# 2003 Mazda Protege Rear suspension assemblies



## Windows on Wash (Aug 30, 2011)

Sway bar end link


----------



## Davidh8 (Apr 6, 2015)

is this the right part? http://www.ebay.com/itm/New-Rear-Fi...001-/360654412729?hash=item53f8ad9bb9&vxp=mtr


----------



## Windows on Wash (Aug 30, 2011)

appears to be.

I like Rock Auto a bit better.


----------



## Davidh8 (Apr 6, 2015)

i have a question,Why are the bolts on the rear assemblies so hard to back off? also the bolt on the rear front control arm bushing is also hard to back off,why is that? I have to change the bushing on that arm but i dont want to round or twist the bolt in half,do you have any suggestions as to the best way to back those bolts off?


----------



## Brainbucket (Mar 30, 2015)

Generally those are locking nuts. They are hard to take off. But yet I'm not there to see the condition of it.


----------



## Davidh8 (Apr 6, 2015)

The bolts and nuts are not rusted or anything,and they look just like any other ,and it has nice threads but i cant back the nuts off


----------



## ukrkoz (Dec 31, 2010)

Which nuts on which assemblies? Sway bar link center stud either has a hex head for allen wrench or edges for back up wrench. Ball joint nuts are typically crown nuts with cotter pin. Sometimes they simply spin with ball joint stud. 
Some nuts are pinch nuts. They look just like normal ones but are slightly oval, so they jam real hard on stud when tightened. They quite may be a PITA to undo and can not be reused.


----------



## Davidh8 (Apr 6, 2015)

ukrkoz said:


> Which nuts on which assemblies? Sway bar link center stud either has a hex head for allen wrench or edges for back up wrench. Ball joint nuts are typically crown nuts with cotter pin. Sometimes they simply spin with ball joint stud.
> Some nuts are pinch nuts. They look just like normal ones but are slightly oval, so they jam real hard on stud when tightened.

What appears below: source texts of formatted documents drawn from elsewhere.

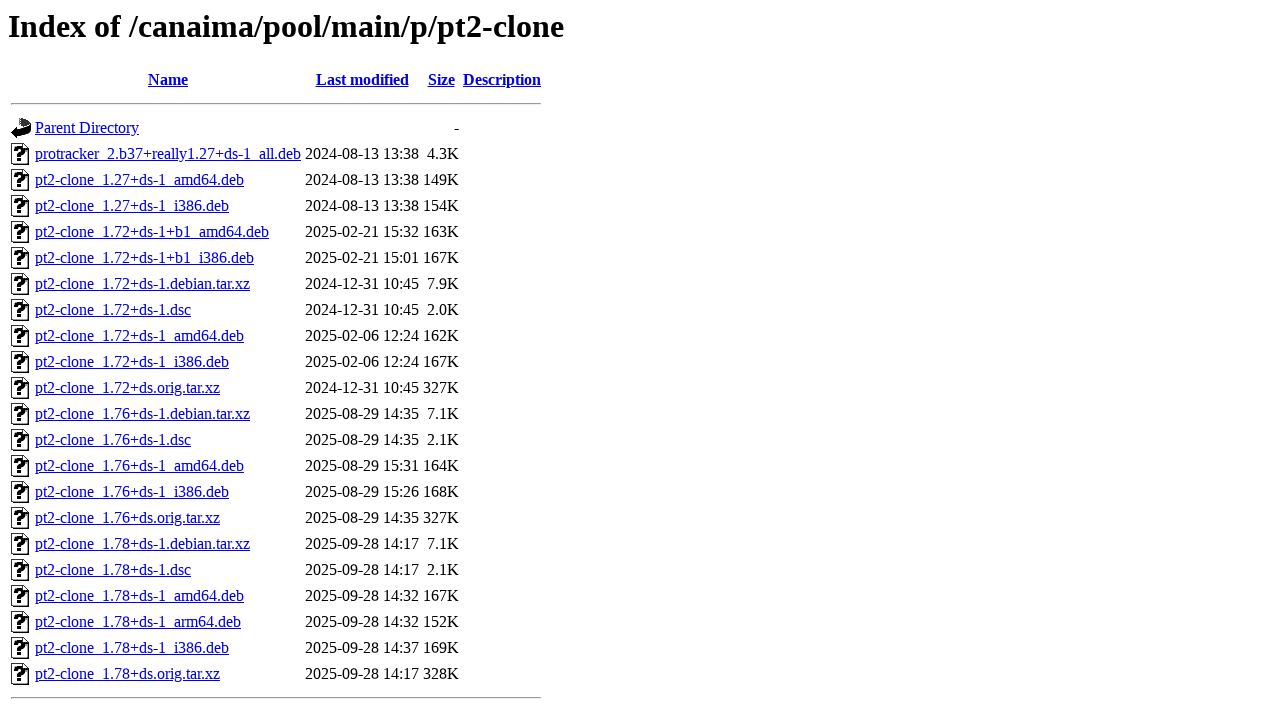

--- FILE ---
content_type: text/html;charset=UTF-8
request_url: http://repositorio.softwarelibre.gob.ve/canaima/pool/main/p/pt2-clone/
body_size: 780
content:
<!DOCTYPE HTML PUBLIC "-//W3C//DTD HTML 3.2 Final//EN">
<html>
 <head>
  <title>Index of /canaima/pool/main/p/pt2-clone</title>
 </head>
 <body>
<h1>Index of /canaima/pool/main/p/pt2-clone</h1>
  <table>
   <tr><th valign="top"><img src="/icons/blank.gif" alt="[ICO]"></th><th><a href="?C=N;O=D">Name</a></th><th><a href="?C=M;O=A">Last modified</a></th><th><a href="?C=S;O=A">Size</a></th><th><a href="?C=D;O=A">Description</a></th></tr>
   <tr><th colspan="5"><hr></th></tr>
<tr><td valign="top"><img src="/icons/back.gif" alt="[PARENTDIR]"></td><td><a href="/canaima/pool/main/p/">Parent Directory</a></td><td>&nbsp;</td><td align="right">  - </td><td>&nbsp;</td></tr>
<tr><td valign="top"><img src="/icons/unknown.gif" alt="[   ]"></td><td><a href="protracker_2.b37+really1.27+ds-1_all.deb">protracker_2.b37+really1.27+ds-1_all.deb</a></td><td align="right">2024-08-13 13:38  </td><td align="right">4.3K</td><td>&nbsp;</td></tr>
<tr><td valign="top"><img src="/icons/unknown.gif" alt="[   ]"></td><td><a href="pt2-clone_1.27+ds-1_amd64.deb">pt2-clone_1.27+ds-1_amd64.deb</a></td><td align="right">2024-08-13 13:38  </td><td align="right">149K</td><td>&nbsp;</td></tr>
<tr><td valign="top"><img src="/icons/unknown.gif" alt="[   ]"></td><td><a href="pt2-clone_1.27+ds-1_i386.deb">pt2-clone_1.27+ds-1_i386.deb</a></td><td align="right">2024-08-13 13:38  </td><td align="right">154K</td><td>&nbsp;</td></tr>
<tr><td valign="top"><img src="/icons/unknown.gif" alt="[   ]"></td><td><a href="pt2-clone_1.72+ds-1+b1_amd64.deb">pt2-clone_1.72+ds-1+b1_amd64.deb</a></td><td align="right">2025-02-21 15:32  </td><td align="right">163K</td><td>&nbsp;</td></tr>
<tr><td valign="top"><img src="/icons/unknown.gif" alt="[   ]"></td><td><a href="pt2-clone_1.72+ds-1+b1_i386.deb">pt2-clone_1.72+ds-1+b1_i386.deb</a></td><td align="right">2025-02-21 15:01  </td><td align="right">167K</td><td>&nbsp;</td></tr>
<tr><td valign="top"><img src="/icons/unknown.gif" alt="[   ]"></td><td><a href="pt2-clone_1.72+ds-1.debian.tar.xz">pt2-clone_1.72+ds-1.debian.tar.xz</a></td><td align="right">2024-12-31 10:45  </td><td align="right">7.9K</td><td>&nbsp;</td></tr>
<tr><td valign="top"><img src="/icons/unknown.gif" alt="[   ]"></td><td><a href="pt2-clone_1.72+ds-1.dsc">pt2-clone_1.72+ds-1.dsc</a></td><td align="right">2024-12-31 10:45  </td><td align="right">2.0K</td><td>&nbsp;</td></tr>
<tr><td valign="top"><img src="/icons/unknown.gif" alt="[   ]"></td><td><a href="pt2-clone_1.72+ds-1_amd64.deb">pt2-clone_1.72+ds-1_amd64.deb</a></td><td align="right">2025-02-06 12:24  </td><td align="right">162K</td><td>&nbsp;</td></tr>
<tr><td valign="top"><img src="/icons/unknown.gif" alt="[   ]"></td><td><a href="pt2-clone_1.72+ds-1_i386.deb">pt2-clone_1.72+ds-1_i386.deb</a></td><td align="right">2025-02-06 12:24  </td><td align="right">167K</td><td>&nbsp;</td></tr>
<tr><td valign="top"><img src="/icons/unknown.gif" alt="[   ]"></td><td><a href="pt2-clone_1.72+ds.orig.tar.xz">pt2-clone_1.72+ds.orig.tar.xz</a></td><td align="right">2024-12-31 10:45  </td><td align="right">327K</td><td>&nbsp;</td></tr>
<tr><td valign="top"><img src="/icons/unknown.gif" alt="[   ]"></td><td><a href="pt2-clone_1.76+ds-1.debian.tar.xz">pt2-clone_1.76+ds-1.debian.tar.xz</a></td><td align="right">2025-08-29 14:35  </td><td align="right">7.1K</td><td>&nbsp;</td></tr>
<tr><td valign="top"><img src="/icons/unknown.gif" alt="[   ]"></td><td><a href="pt2-clone_1.76+ds-1.dsc">pt2-clone_1.76+ds-1.dsc</a></td><td align="right">2025-08-29 14:35  </td><td align="right">2.1K</td><td>&nbsp;</td></tr>
<tr><td valign="top"><img src="/icons/unknown.gif" alt="[   ]"></td><td><a href="pt2-clone_1.76+ds-1_amd64.deb">pt2-clone_1.76+ds-1_amd64.deb</a></td><td align="right">2025-08-29 15:31  </td><td align="right">164K</td><td>&nbsp;</td></tr>
<tr><td valign="top"><img src="/icons/unknown.gif" alt="[   ]"></td><td><a href="pt2-clone_1.76+ds-1_i386.deb">pt2-clone_1.76+ds-1_i386.deb</a></td><td align="right">2025-08-29 15:26  </td><td align="right">168K</td><td>&nbsp;</td></tr>
<tr><td valign="top"><img src="/icons/unknown.gif" alt="[   ]"></td><td><a href="pt2-clone_1.76+ds.orig.tar.xz">pt2-clone_1.76+ds.orig.tar.xz</a></td><td align="right">2025-08-29 14:35  </td><td align="right">327K</td><td>&nbsp;</td></tr>
<tr><td valign="top"><img src="/icons/unknown.gif" alt="[   ]"></td><td><a href="pt2-clone_1.78+ds-1.debian.tar.xz">pt2-clone_1.78+ds-1.debian.tar.xz</a></td><td align="right">2025-09-28 14:17  </td><td align="right">7.1K</td><td>&nbsp;</td></tr>
<tr><td valign="top"><img src="/icons/unknown.gif" alt="[   ]"></td><td><a href="pt2-clone_1.78+ds-1.dsc">pt2-clone_1.78+ds-1.dsc</a></td><td align="right">2025-09-28 14:17  </td><td align="right">2.1K</td><td>&nbsp;</td></tr>
<tr><td valign="top"><img src="/icons/unknown.gif" alt="[   ]"></td><td><a href="pt2-clone_1.78+ds-1_amd64.deb">pt2-clone_1.78+ds-1_amd64.deb</a></td><td align="right">2025-09-28 14:32  </td><td align="right">167K</td><td>&nbsp;</td></tr>
<tr><td valign="top"><img src="/icons/unknown.gif" alt="[   ]"></td><td><a href="pt2-clone_1.78+ds-1_arm64.deb">pt2-clone_1.78+ds-1_arm64.deb</a></td><td align="right">2025-09-28 14:32  </td><td align="right">152K</td><td>&nbsp;</td></tr>
<tr><td valign="top"><img src="/icons/unknown.gif" alt="[   ]"></td><td><a href="pt2-clone_1.78+ds-1_i386.deb">pt2-clone_1.78+ds-1_i386.deb</a></td><td align="right">2025-09-28 14:37  </td><td align="right">169K</td><td>&nbsp;</td></tr>
<tr><td valign="top"><img src="/icons/unknown.gif" alt="[   ]"></td><td><a href="pt2-clone_1.78+ds.orig.tar.xz">pt2-clone_1.78+ds.orig.tar.xz</a></td><td align="right">2025-09-28 14:17  </td><td align="right">328K</td><td>&nbsp;</td></tr>
   <tr><th colspan="5"><hr></th></tr>
</table>
</body></html>
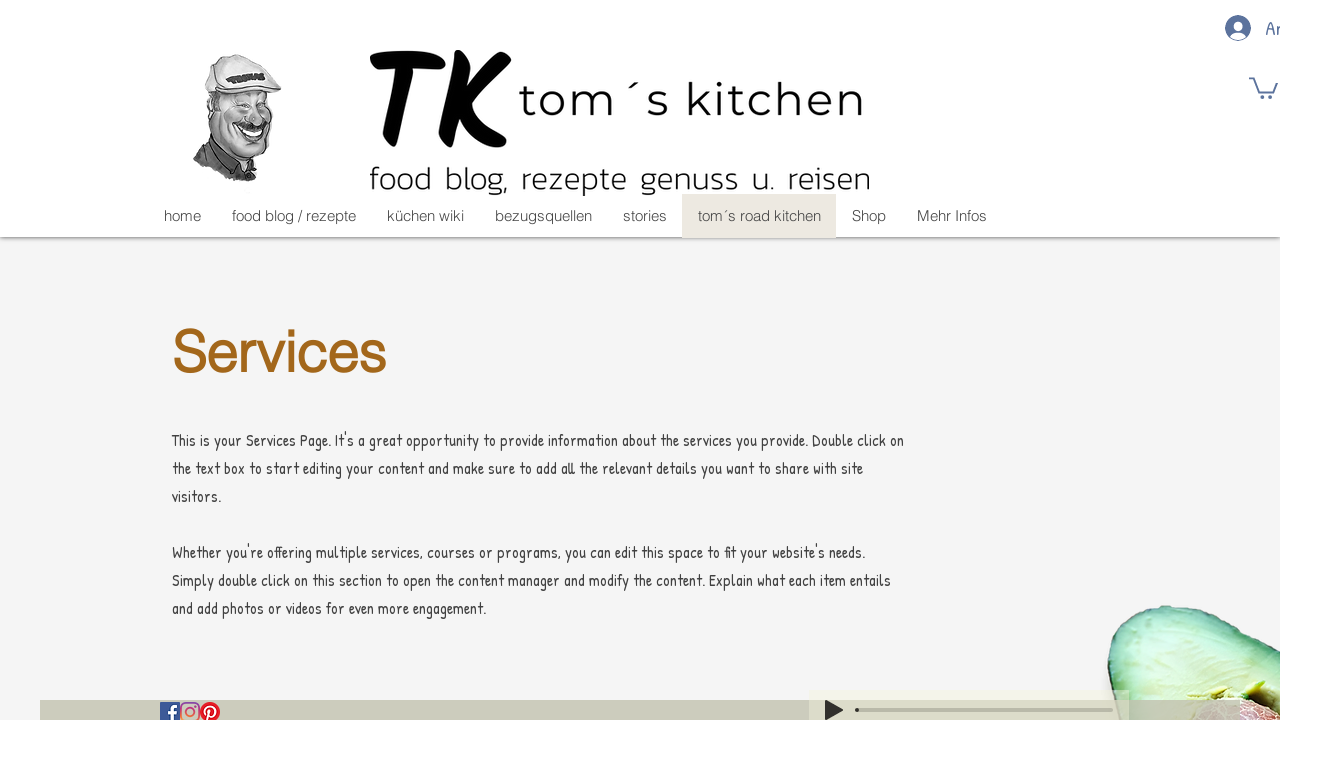

--- FILE ---
content_type: text/html; charset=utf-8
request_url: https://accounts.google.com/o/oauth2/postmessageRelay?parent=https%3A%2F%2Fstatic.parastorage.com&jsh=m%3B%2F_%2Fscs%2Fabc-static%2F_%2Fjs%2Fk%3Dgapi.lb.en.2kN9-TZiXrM.O%2Fd%3D1%2Frs%3DAHpOoo_B4hu0FeWRuWHfxnZ3V0WubwN7Qw%2Fm%3D__features__
body_size: 160
content:
<!DOCTYPE html><html><head><title></title><meta http-equiv="content-type" content="text/html; charset=utf-8"><meta http-equiv="X-UA-Compatible" content="IE=edge"><meta name="viewport" content="width=device-width, initial-scale=1, minimum-scale=1, maximum-scale=1, user-scalable=0"><script src='https://ssl.gstatic.com/accounts/o/2580342461-postmessagerelay.js' nonce="VFLpJyClj7Uxi0t-BuFoBQ"></script></head><body><script type="text/javascript" src="https://apis.google.com/js/rpc:shindig_random.js?onload=init" nonce="VFLpJyClj7Uxi0t-BuFoBQ"></script></body></html>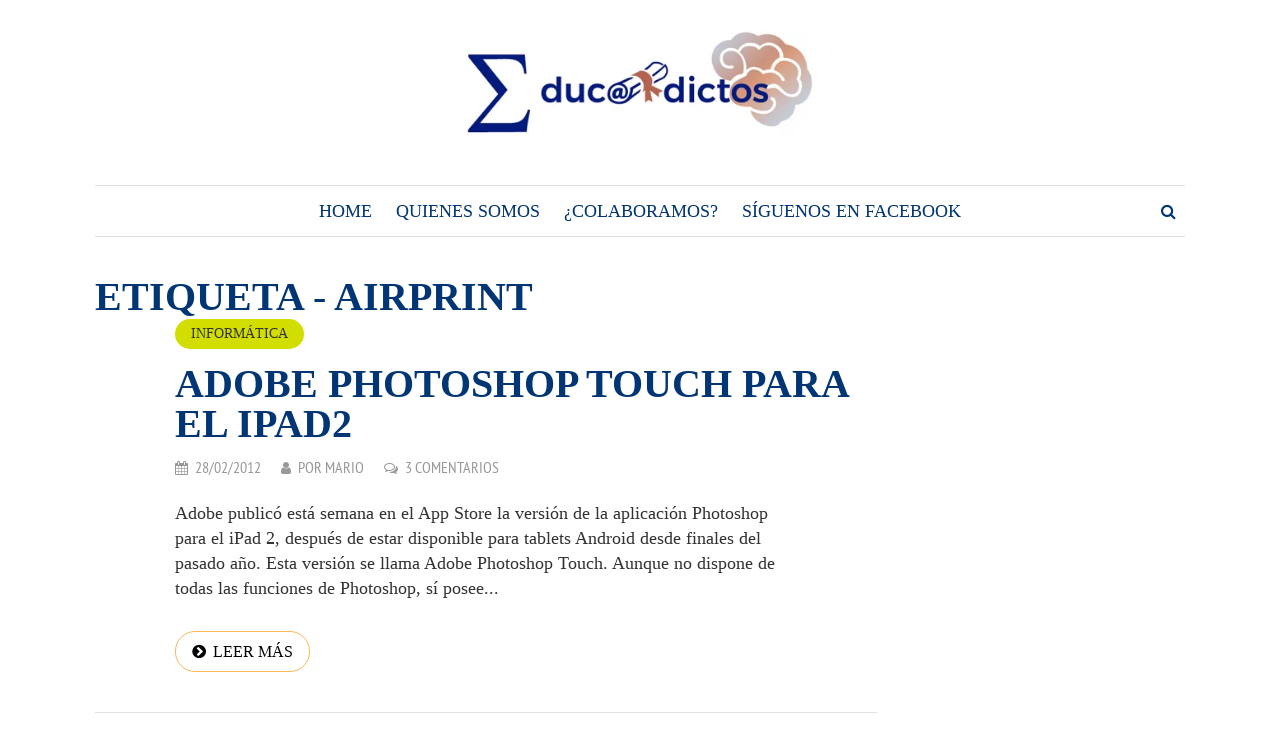

--- FILE ---
content_type: text/css
request_url: https://www.educadictos.com/wp-content/cache/fvm/min/1766152191-cssd9ef3a8be389bdd08823e5a0e85aae679a3cd924f35642b961f3387eeae0c.css
body_size: 168
content:
@charset "UTF-8";
/* https://www.educadictos.com/wp-content/plugins/wp-recentcomments/css/wp-recentcomments.css?ver=2.2.7 */
#rc-comment-temp,#rc-ping-temp{display:none}.rc-item .rc-avatar{background:#FFF;padding:1px;border:1px solid #999}.rc-item .rc-left{display:inline;float:left;margin-right:8px}.rc-item .rc-right{display:inline;float:right;margin-left:8px}.rc-item .rc-reviewer{font-weight:700}.rc-item .rc-label{text-transform:capitalize;font-weight:700;font-size:10px}.rc-item .rc-timestamp{margin-left:8px;font-size:11px;color:#999}.rc-item .rc-collapse,.rc-item .rc-expand{background:url(https://www.educadictos.com/wp-content/plugins/wp-recentcomments/img/icons.png) no-repeat;height:16px;width:16px;display:block;text-indent:-999em;float:right;cursor:pointer}.rc-item .rc-expand{background-position:100% 0}.rc-item .rc-ellipsis{font-size:10px}.rc-navi{font-size:10px}.rc-navi a{cursor:pointer}.rc-navi .rc-newest{float:left;padding-right:10px}.rc-navi .rc-newer{float:left}.rc-navi .rc-older{float:right}.rc-clearfix:after{content:".";display:block;clear:both;visibility:hidden;line-height:0;height:0}.rc-clearfix{display:block}*+html .rc-clearfix{display:inline-block}* html .rc-clearfix{height:1%}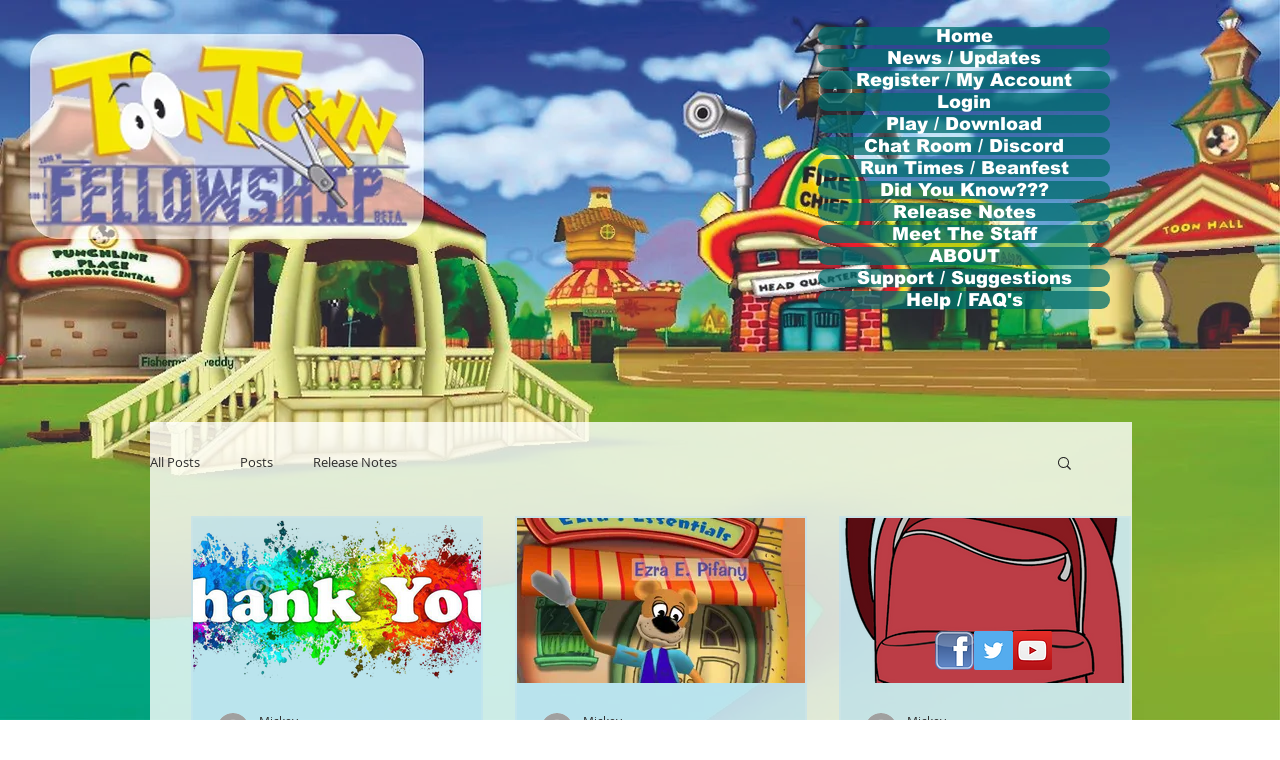

--- FILE ---
content_type: text/html; charset=UTF-8
request_url: https://toontownfellowship.com/websiteembed
body_size: -55
content:

setInterval( function() {
    var element = document.getElementById('SITE_HEADER');
    if (element)
        //console.log(element);
        element.style.pointerEvents = "none";
        //element.parentNode.removeChild(element);
}, 500);
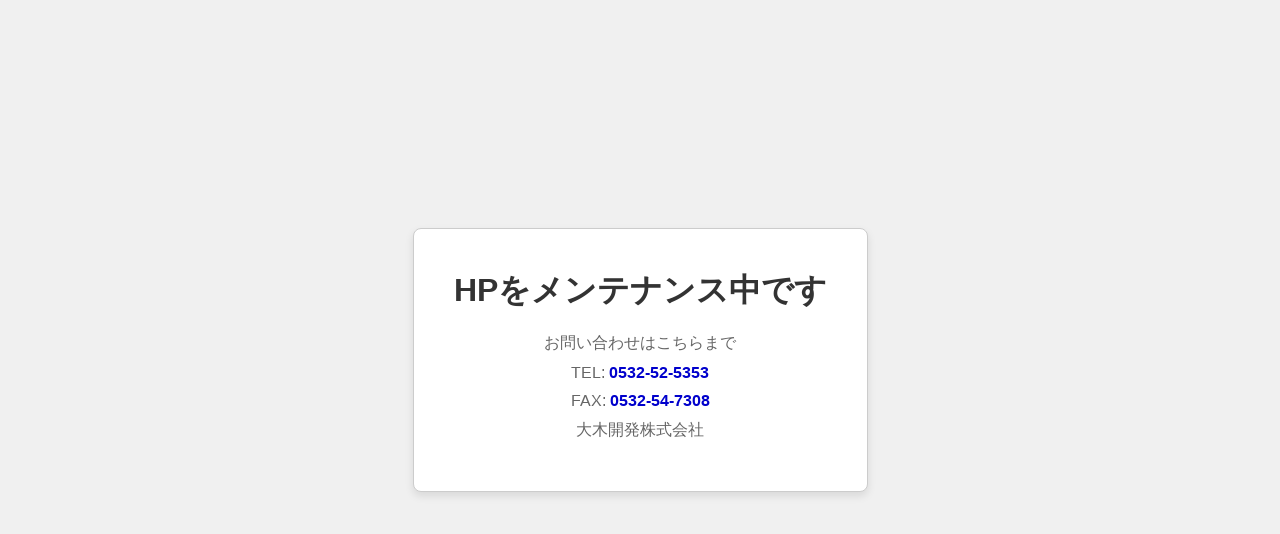

--- FILE ---
content_type: text/html
request_url: http://ogi-kaihatsu.jp/
body_size: 1423
content:
<!DOCTYPE html>
<html lang="ja">
<head>
    <meta charset="UTF-8">
    <meta name="viewport" content="width=device-width, initial-scale=1.0">
    <title>大木開発株式会社</title>
    <style>
        body {
            display: flex;
            justify-content: center;
            align-items: center;
            height: 100vh;
            margin: 0;
            font-family: Arial, sans-serif;
            background-color: #f0f0f0;
        }
        .container {
            text-align: center;
            padding: 40px;
            background-color: #ffffff;
            border: 1px solid #cccccc;
            border-radius: 8px;
            box-shadow: 0 4px 8px rgba(0, 0, 0, 0.1);
        }
        h1 {
            margin: 0 0 20px;
            color: #333333;
        }
        p {
            margin: 10px 0;
            color: #666666;
        }
        .contact a {
            text-decoration: none;
            color: #0000cc;
            font-weight: bold;
        }
    </style>
</head>
<body>
    <div class="container">
        <h1>HPをメンテナンス中です</h1>
        <p>お問い合わせはこちらまで</p>
        <p class="contact">TEL: <a href="tel:0532-52-5353">0532-52-5353</a></p>
        <p class="contact">FAX: <a href="tel:0532-54-7308">0532-54-7308</a></p>
        <p>大木開発株式会社</p>
    </div>
</body>
</html>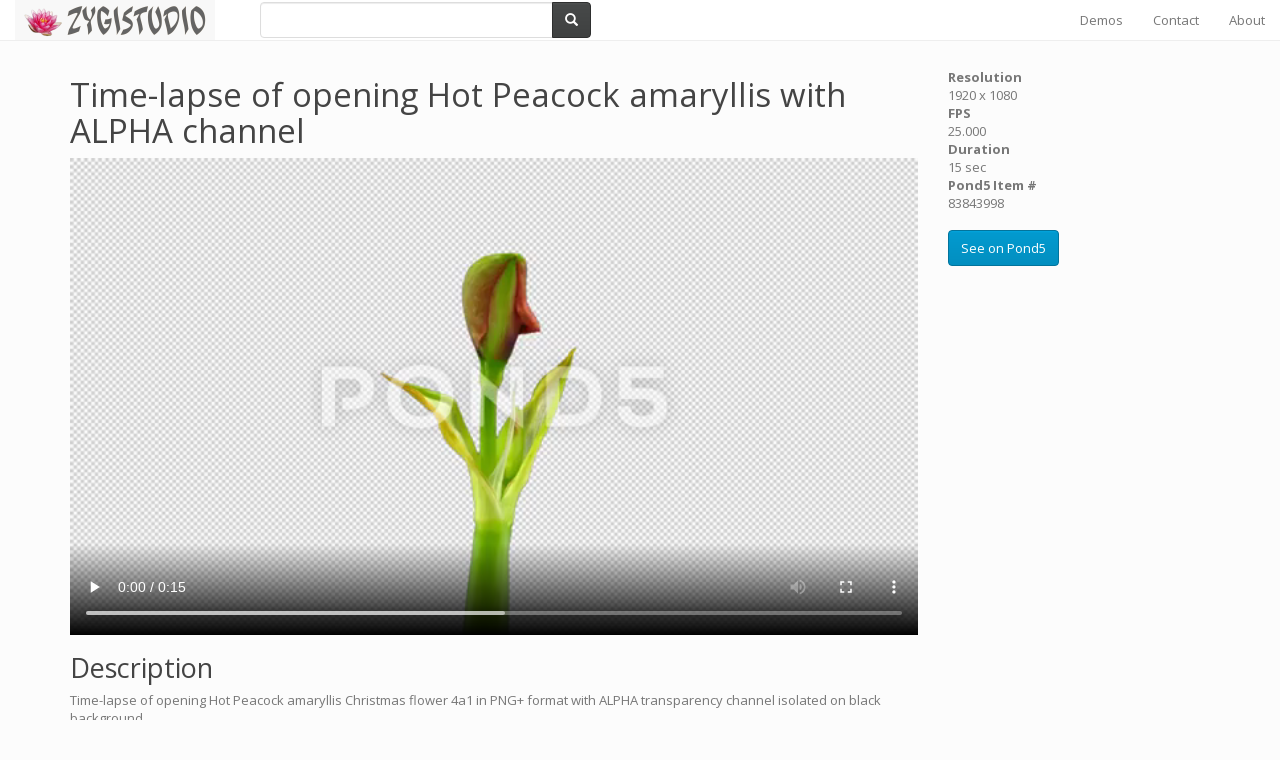

--- FILE ---
content_type: text/plain
request_url: https://www.google-analytics.com/j/collect?v=1&_v=j102&a=542497766&t=pageview&_s=1&dl=https%3A%2F%2Fwww.zygistudio.com%2Fclips%2F10200%2Ftime-lapse-of-opening-hot-peacock-amaryllis-with-alpha-channel&ul=en-us%40posix&dt=Time-lapse%20of%20opening%20Hot%20Peacock%20amaryllis%20with%20ALPHA%20channel&sr=1280x720&vp=1280x720&_u=YEBAAAABAAAAAC~&jid=1347923654&gjid=499226075&cid=1083564984.1764234176&tid=UA-10641794-3&_gid=332761294.1764234176&_r=1&_slc=1&gtm=45He5bi1n71KXH5WBv71436883za200zd71436883&gcd=13l3l3l3l1l1&dma=0&tag_exp=103116026~103200004~104527906~104528500~104684208~104684211~105446120~115583767~115938466~115938469~116184927~116184929~116217636~116217638~116251938~116251940&z=690672728
body_size: -451
content:
2,cG-G8BFH7Y9NS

They quite may be a PITA to undo and can not be reused.


The sway bar end link and the rear front control arm bushing


----------



## WyrTwister (Jul 22, 2013)

Start off with PB Blaster , or some thing like that .

Buy an impact wrench , sockets and extension .

God bless
Wyr


----------



## Nobr8ks (Sep 30, 2015)

WyrTwister said:


> Start off with PB Blaster , or some thing like that .
> 
> Buy an impact wrench , sockets and extension .
> 
> ...


Breaker bar might be more cost effective...


----------



## WyrTwister (Jul 22, 2013)

I still suggest some penetrating oil , first .

I bought a 24" 1/2" drive breaker bar from HF for $ 10 on sale . Scrounged a couple of cheater pipes .

But in tight places , this does not always work .

But I think their electric impact wrench was about $ 40 . It is big , heavy and bulky . But worth the price when you need to break out the big guns .

Also works fine for removing lug bolts . Only have to stretch out an extension cord .

If the bolt / nut are easily obtainable / replaceable , sometimes if you break the bolt , it is not such a bad thing .

Years ago , working maintenance , if we had difficult bolts , we use a torch and just cut them off . An angle / disk grinder often works , when a fire / torch is inappropriate .

I think there are also tools made to split nuts , But I have never used them .

Oil , then heat , then oil sometimes works .

God bless
Wyr


----------